Look good! I think coercing to ndarray-double is a decent strategy for the default implementation.

lilian0312 commented 10 years ago

This looks strange:

=> (def mmm [[0.0 0.0 0.0 0.0 1.0] [0.0 0.0 1.0 0.0 0.0] [0.0 1.0 0.0 1.0 0.0] [0.0 0.0 0.0 1.0 0.0] [0.0 0.0 1.0 0.0 1.0]]) mmm => (det mmm) IllegalArgumentException lu-decompose can't decompose singular matrix clojure.core.matrix.impl.ndarray/lu-decompose!-double/fn--9591 (ndarray.clj:1169)

Looks like a bug to me. I am using the default matrix implementation on an ubuntu machine.

mikera commented 10 years ago

Hi @lilian0312 - agreed, that looks like a singular matrix so the result should be zero, right?

As an immediate workaround you can use vectorz-clj which gets the result right.

@si14 - are you able to fix this one in NDArray? If not we may need to plug in an alternative determinant calculation for the time being.

dmarjenburgh commented 9 years ago

This one is open for a while. One easy fix would be to catch the exception from lu-decompose! and return zero. The only problem I see is that the cause for the exception might not be certain. We could throw ex-data instead of iae's, at least within the ndarray namespace and wrap them with iae's for the users of the namespace.

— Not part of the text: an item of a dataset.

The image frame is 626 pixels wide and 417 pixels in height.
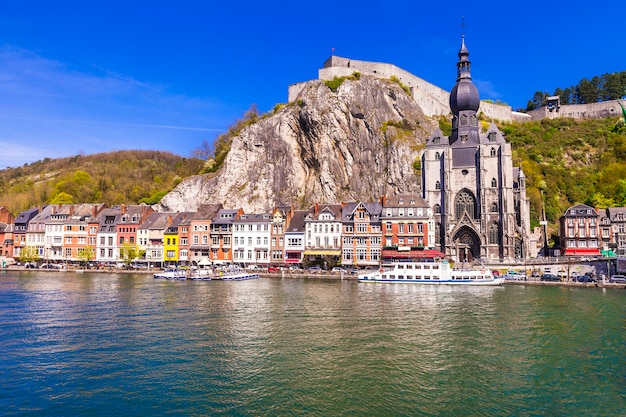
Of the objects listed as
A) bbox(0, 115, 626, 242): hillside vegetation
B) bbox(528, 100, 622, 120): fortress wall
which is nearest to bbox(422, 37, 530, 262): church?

Related, the ndarray invert fn throws an exception while the protocol docstring of inverse says it should be nil for singular matrices. The solution would be the same.

Are you interested in a PR for this if @si14 is not working on it anymore?

mikera commented 9 years ago

Yeah would be good to have a PR if this is still an issue.

I believe the decompose function shouldn't be throwing an error anyway, it should return nil I think if the matrix is singular.